TASK TO COMPLETE |
In the listing that follows, determine how many lines include the word "States". Respond with that number alone.

RECORD EXTRACTS |
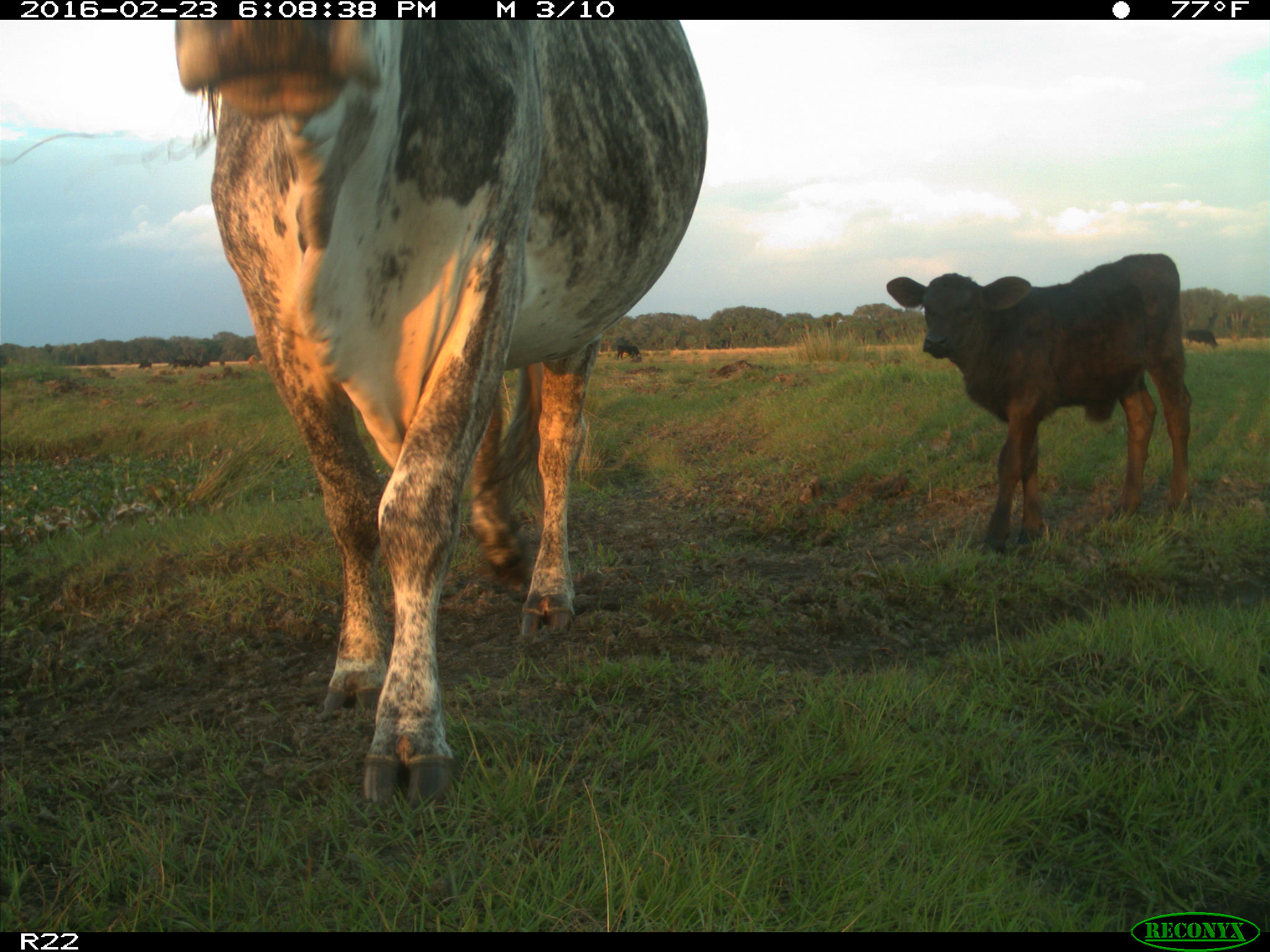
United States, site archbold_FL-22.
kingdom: Animalia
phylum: Chordata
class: Mammalia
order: Artiodactyla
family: Bovidae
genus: Bos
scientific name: Bos taurus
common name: domestic cow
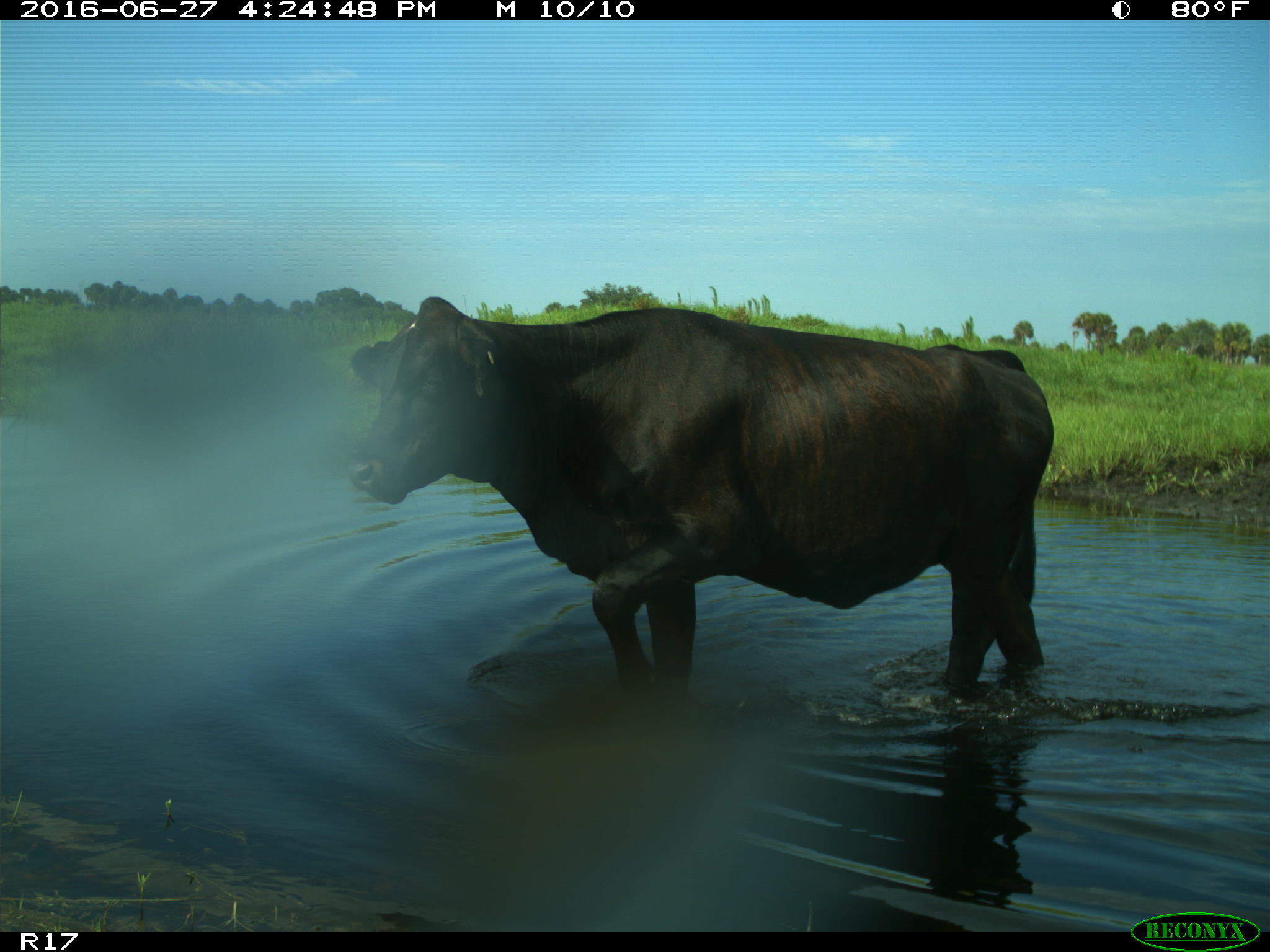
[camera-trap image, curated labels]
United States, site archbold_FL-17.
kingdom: Animalia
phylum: Chordata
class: Mammalia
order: Artiodactyla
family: Bovidae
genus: Bos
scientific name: Bos taurus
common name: domestic cow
Bos taurus (domestic cow).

RESULT OF THE TASK |
2